### The problem
Continue the antenna waveguide feed passage below, picking up after its final sentence and leaving the lines that follow it aside.

::: Quoted passage

Referring now to FIG. 5, there is illustrated a cross-sectional bottom plan view of the waveguide feed 34 taken along line 5—5 of the antenna 28 illustrated in FIG. 3. As discussed above, the antenna and waveguide feed can be used to transmit and/or receive electromagnetic energy. In a preferred embodiment, the antenna and waveguide feed are use to transmit and/or receive satellite broadcast signals for digital video programming. Operation of the antenna will now be described for the case when the antenna is to transmit electromagnetic energy. The electromagnetic energy is fed to each substantially rectangular waveguide 31 (See FIG. 4) via the waveguide feed 34. In particular, an electromagnetic signal is provided to the waveguide feed at an input/output port 37 and the signal is equally divided both in phase and in amplitude by the waveguide feed to provide an equal amplitude and phase signal at each of signal ports 38, 40, 42, 44, 46, 48, 50 and 52. As will be discussed in greater detail below, the electromagnetic signals at each of ports 38-52 are preferably provided to each of the substantially rectangular waveguides 31 by a corresponding E-plane bend 39 as illustrated in FIG. 3. The electromagnetic signal is induced in the waveguide feed at port 37, propagates through the waveguide feed and is fed to each of the substantially rectangular waveguides, and is preferably in a TE10 dominant mode of the electromagnetic signal. The TE10 dominant mode of the electromagnetic signal propagates along the length or axis of each substantially rectangular waveguide to feed each aperture 30 in the broad (H-plane) wall 32 of each substantially rectangular waveguide so as to radiate the circularly polarized antenna pattern at the desired elevation angle θ, as discussed above.

::::::
::: Input data

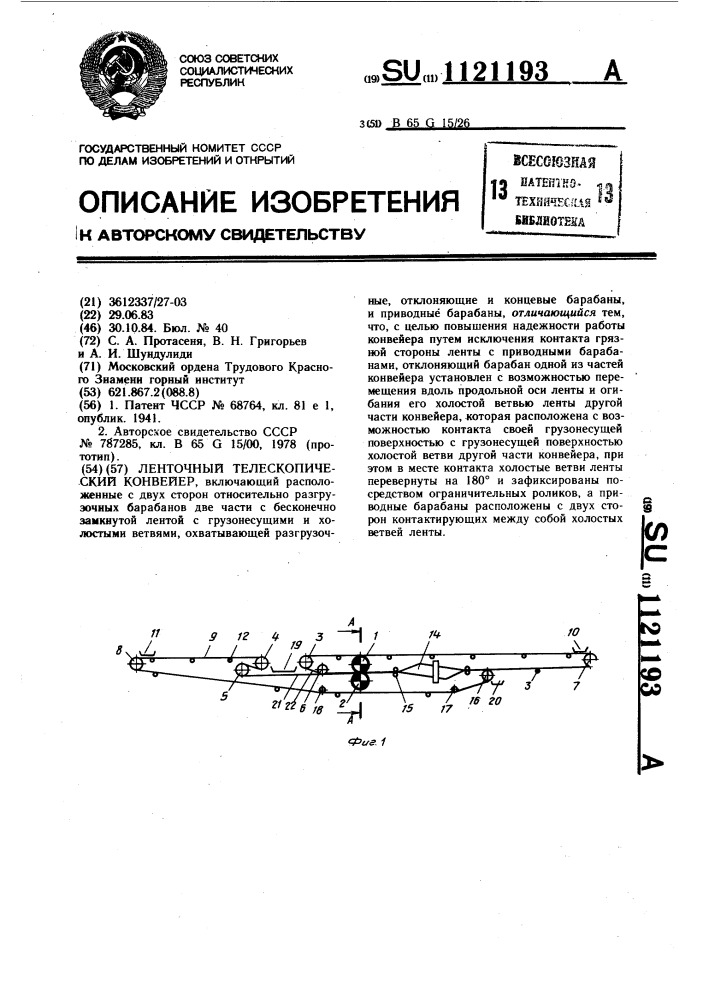 Ленточный телескопический конвейер (патент 1121193)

::::::

### Answer section
Operation of the antenna 28 and the waveguide feed 34 when the antenna is to receive an electromagnetic signal such as a digital satellite broadcast signal is opposite to that discussed above for transmitting an electromagnetic signal. In particular, each of the apertures 30 in the broad wall 32 of each substantially rectangular waveguide 31 receives a circularly polarized electromagnetic signal and induces a TE10 dominant mode of the electromagnetic signal within each substantially rectangular waveguide. The dominant mode of the electromagnetic signal propagates along the length or axis of the substantially rectangular waveguide to the end 33 of the substantially rectangular waveguide and is coupled to a corresponding signal port 38-52 of the waveguide feed 34 by a respective E-plane bend 39. The electromagnetic signal at each of signal ports 38-52 is then combined or summed via the waveguide feed to provide a combined or summed signal at the input/output port 37 of the waveguide feed.
FIG. 6 illustrates a cross-sectional side view of the waveguide feed 34 taken along line 6—6 of the feed as illustrated in FIG. 5. The plurality of E-plane bends 39 allow the waveguide feed 34 to be located under the antenna array, thus reducing a total length of the antenna 28. The E-plane bends couple each substantially rectangular waveguide 31 to a corresponding port 38-52 of the waveguide feed and include a curved section 39 of an acceptable bend radii as known to those of skill in the art. For example, a reference by Theodore Moreno, Microwave Transition Design Data, McGraw-Hill, 1948 provides specific recommendations for the use of E-plane bends with waveguides. Each of the E-plane bends can be secured to a spacer 158 between the antenna array 27 and the waveguide feed 34 by a corresponding screw 160. In addition, each of the E-plane bends can be sealed with an end-cap 162. It is to be appreciated that although the antenna array and the feed waveguide have been described and illustrated in two different planes, in particular, with the feed waveguide disposed below the antenna array, the feed waveguide and the antenna array may be in a same plane; for example the antenna array of waveguide may be coupled to the corresponding signal ports of the feed waveguide by a plurality of the H-plane bends or waveguide sections.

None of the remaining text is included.